### YOUR ASSIGNMENT
Pull every line containing the word "Zealand" from the records.

--- TASK INPUTS ---

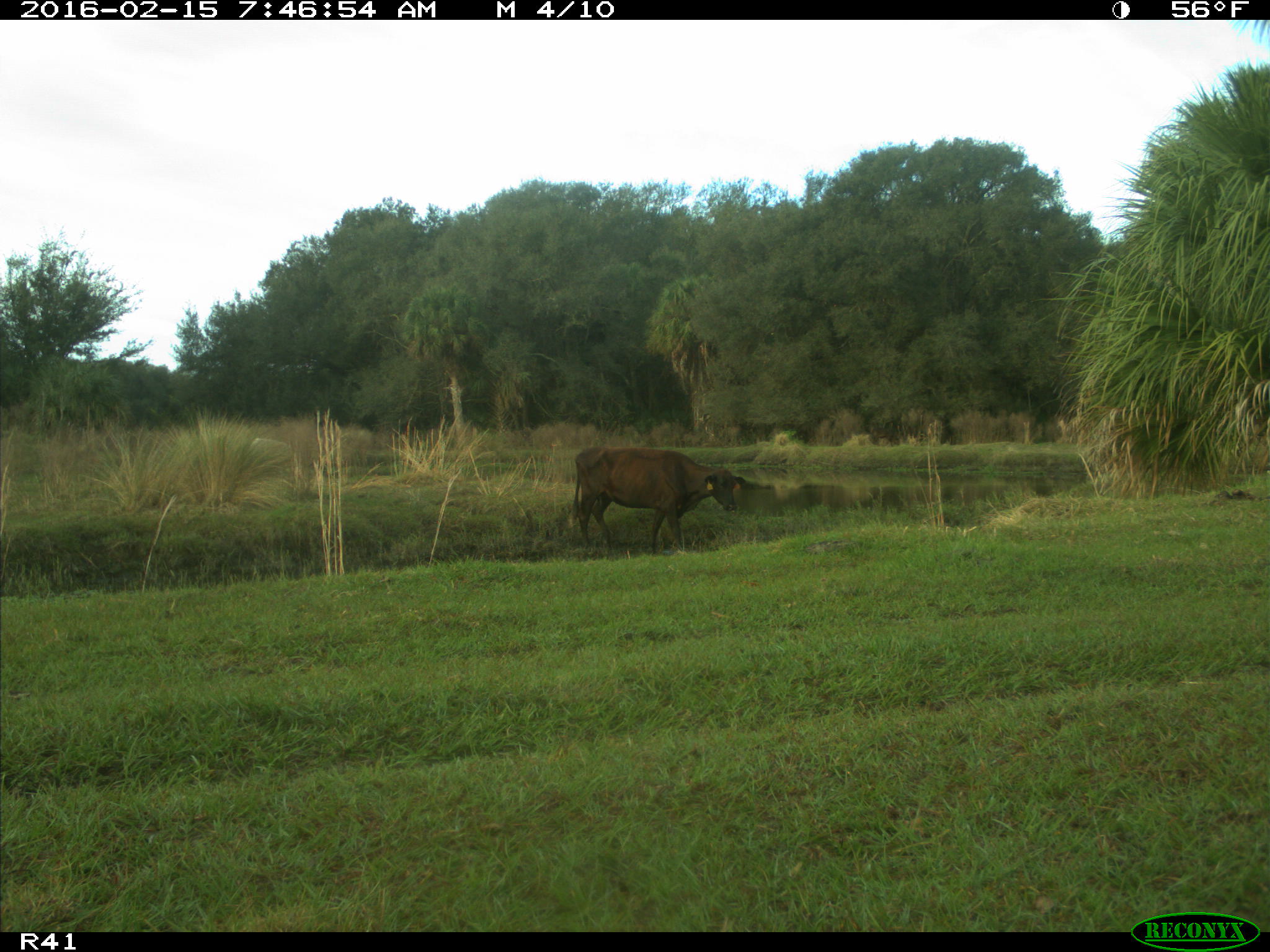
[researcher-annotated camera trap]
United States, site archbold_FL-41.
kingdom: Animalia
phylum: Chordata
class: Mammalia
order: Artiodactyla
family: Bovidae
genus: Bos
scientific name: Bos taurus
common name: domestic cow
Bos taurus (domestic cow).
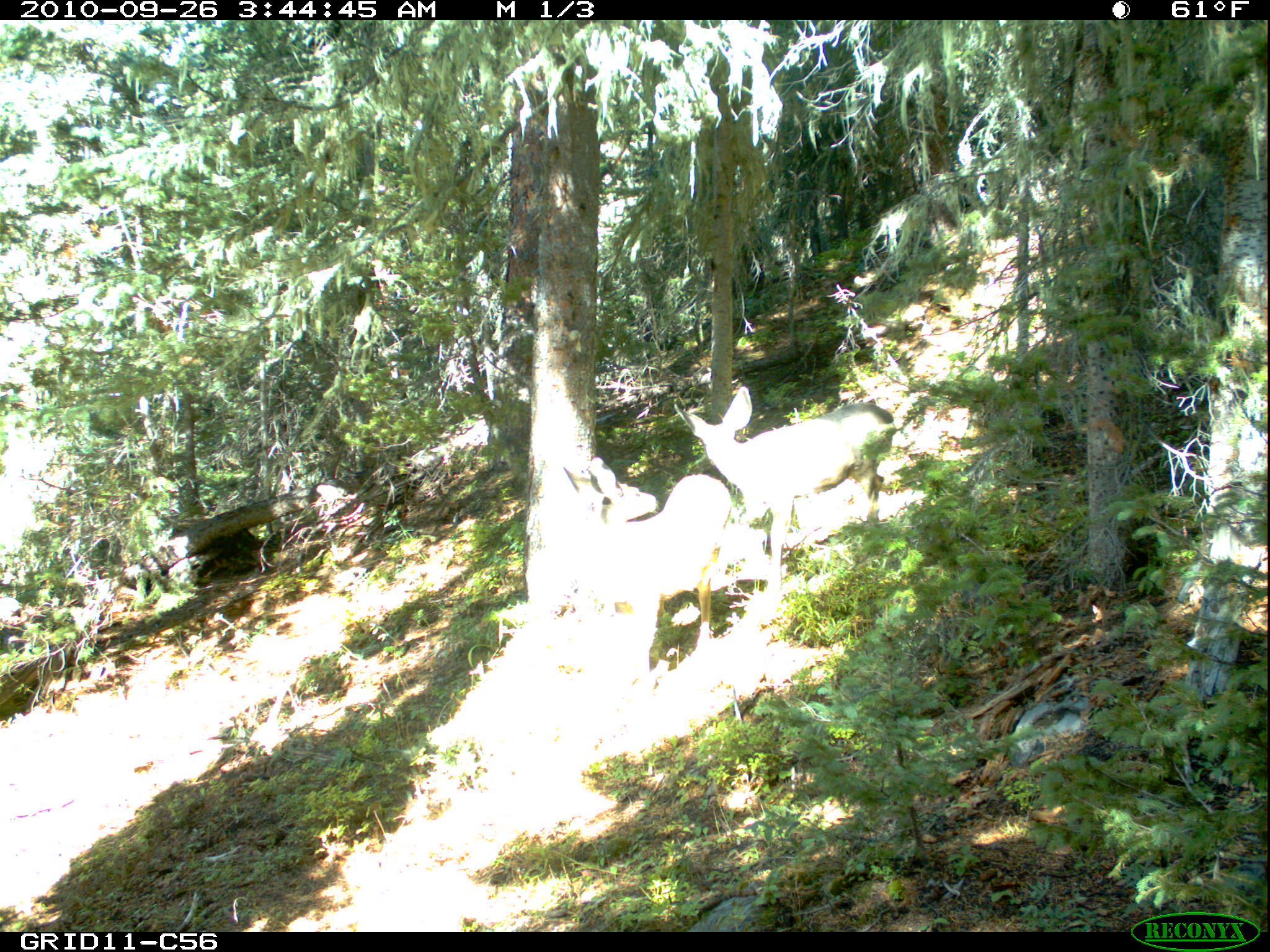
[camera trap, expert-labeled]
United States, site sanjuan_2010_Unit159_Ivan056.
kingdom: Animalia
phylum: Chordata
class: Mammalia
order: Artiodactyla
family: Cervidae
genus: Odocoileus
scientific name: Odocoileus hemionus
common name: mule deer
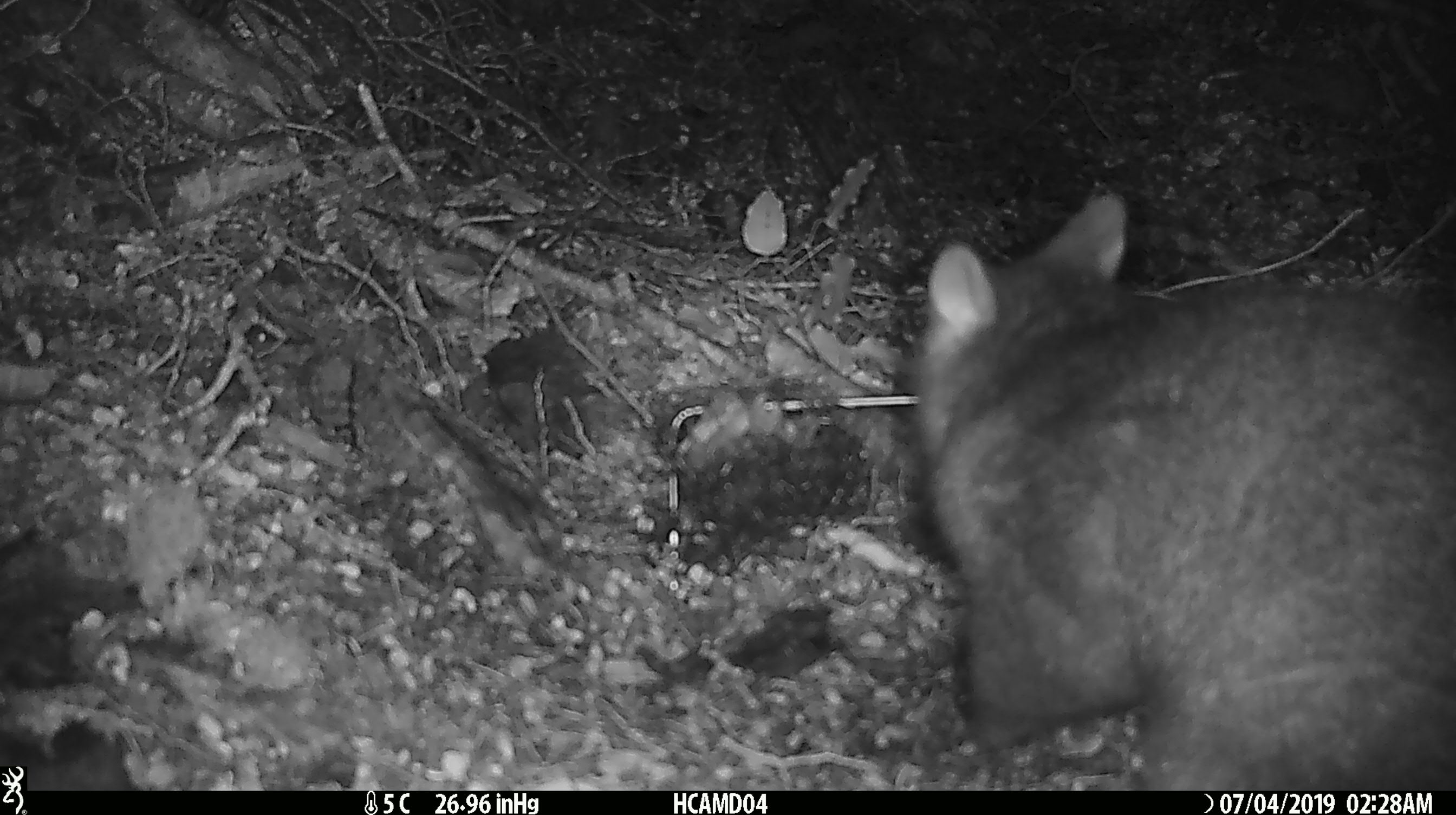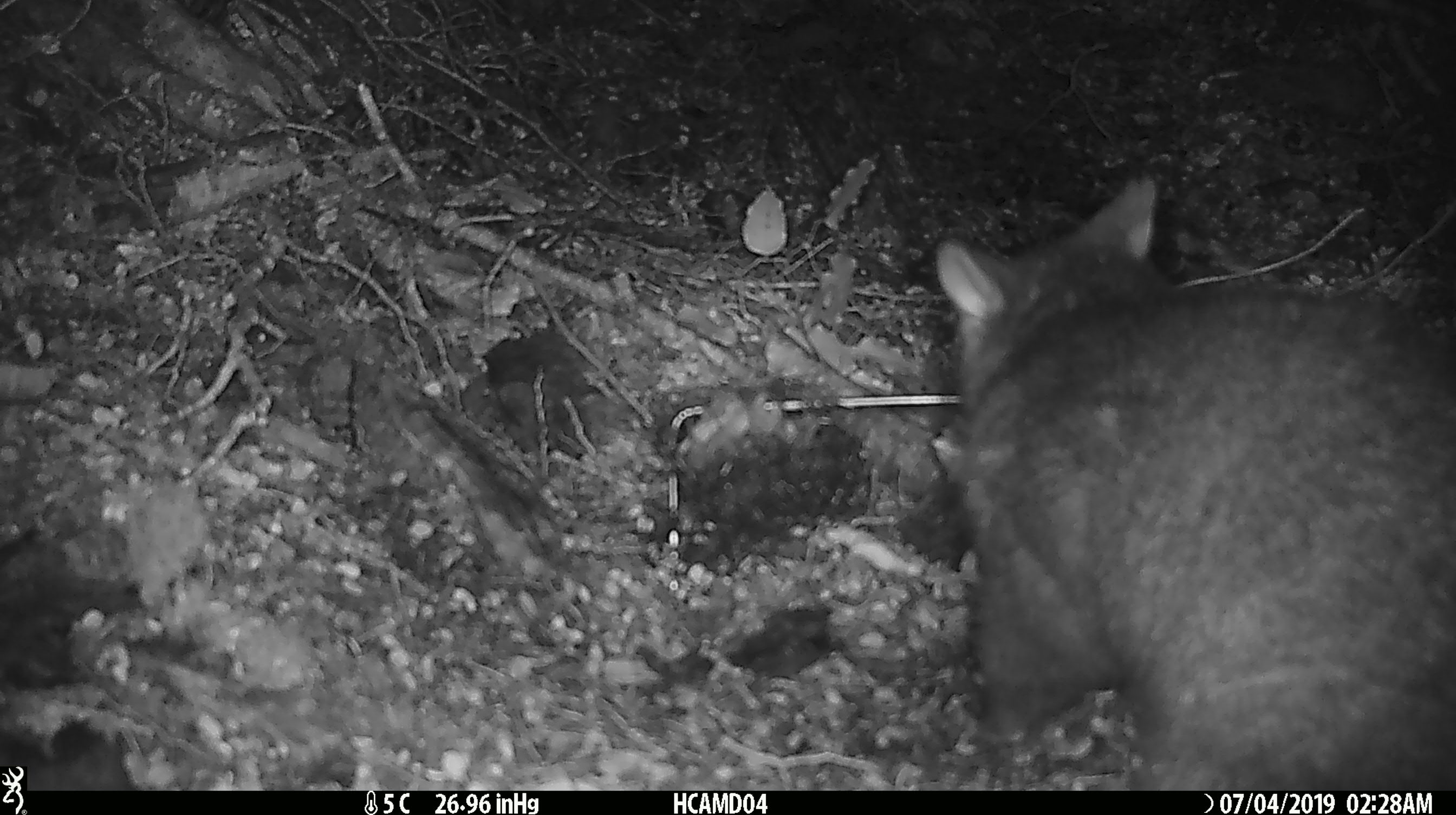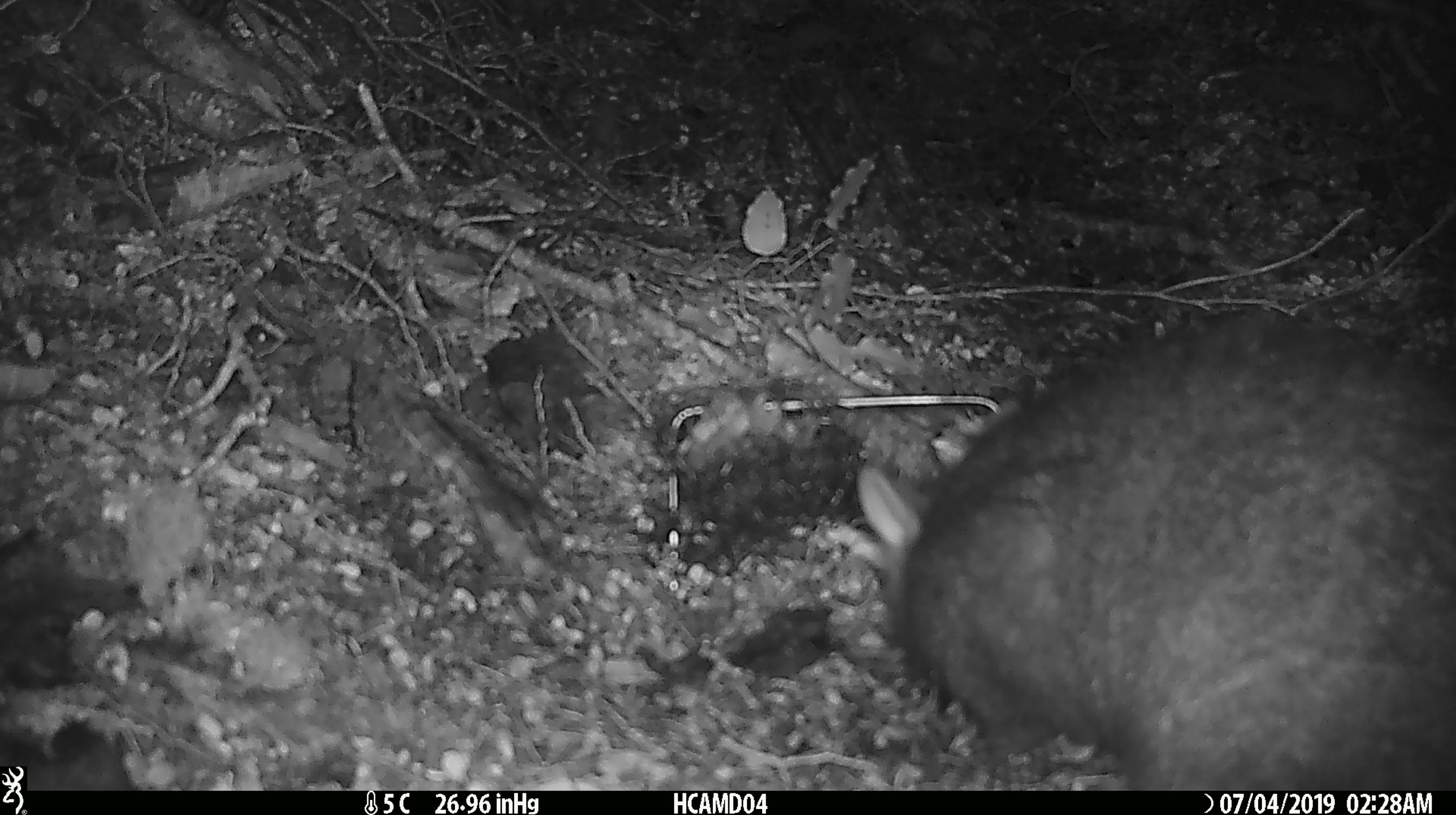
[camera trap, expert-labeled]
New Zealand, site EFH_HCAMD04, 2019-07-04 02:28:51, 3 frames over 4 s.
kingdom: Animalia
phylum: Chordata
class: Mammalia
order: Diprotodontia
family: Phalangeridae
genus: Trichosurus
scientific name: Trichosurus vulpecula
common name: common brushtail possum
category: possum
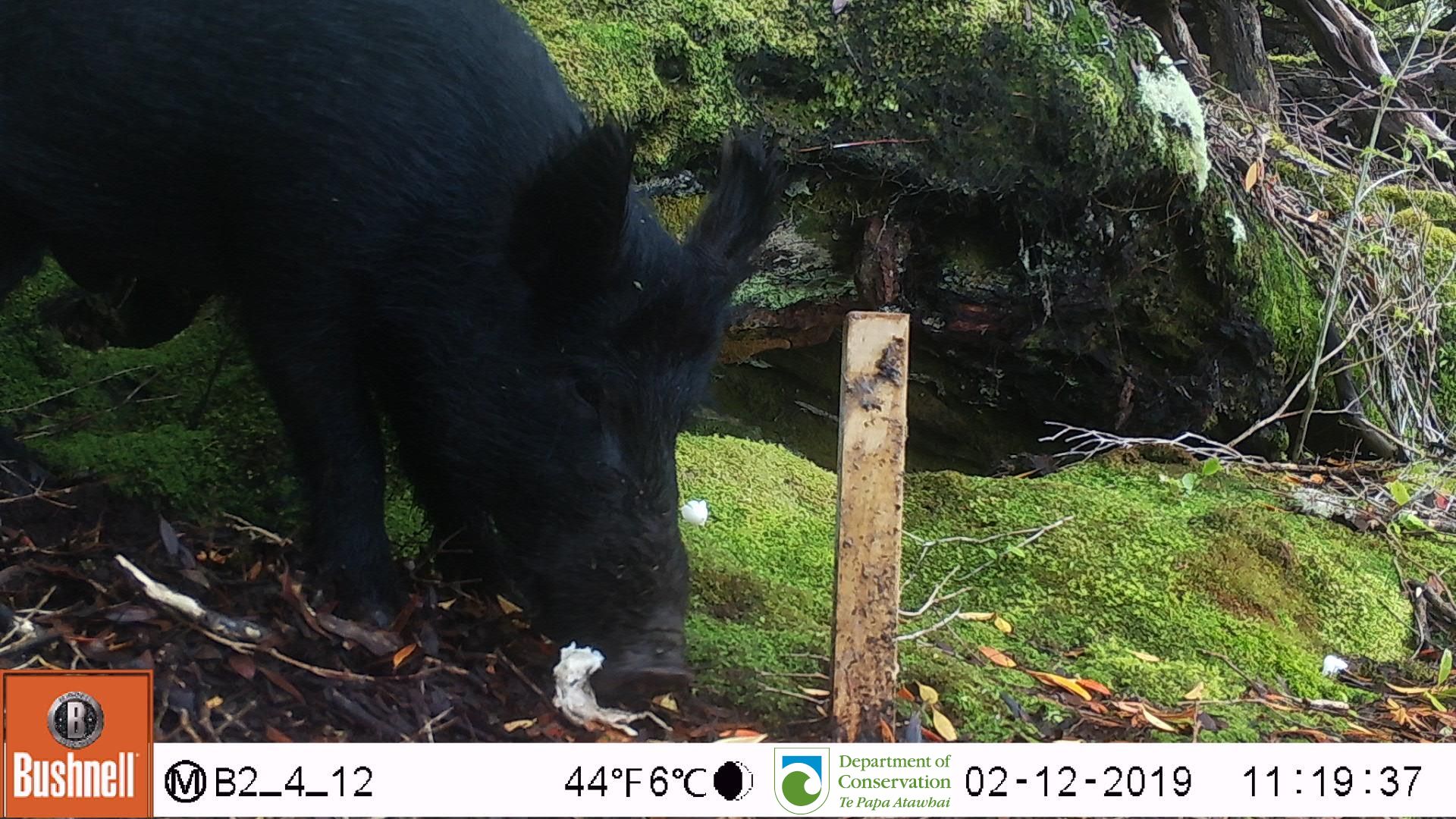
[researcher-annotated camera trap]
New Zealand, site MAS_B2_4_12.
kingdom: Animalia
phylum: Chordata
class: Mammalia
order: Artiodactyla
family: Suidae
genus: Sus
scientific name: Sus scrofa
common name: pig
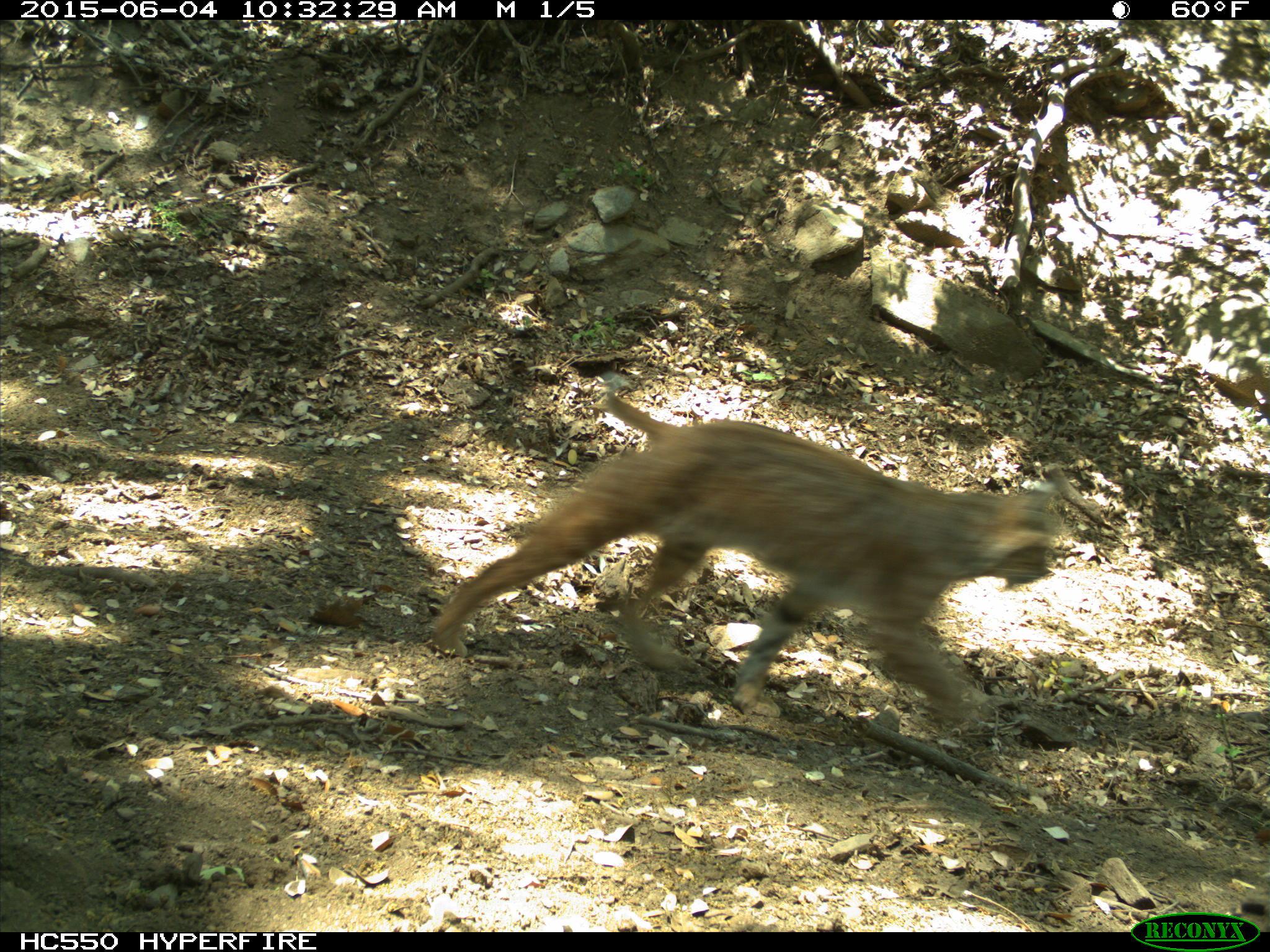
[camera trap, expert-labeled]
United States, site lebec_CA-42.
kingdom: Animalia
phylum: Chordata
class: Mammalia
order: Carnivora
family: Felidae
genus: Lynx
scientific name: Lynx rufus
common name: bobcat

---

### THE ANSWER
New Zealand, site EFH_HCAMD04, 2019-07-04 02:28:51, 3 frames over 4 s.
New Zealand, site MAS_B2_4_12.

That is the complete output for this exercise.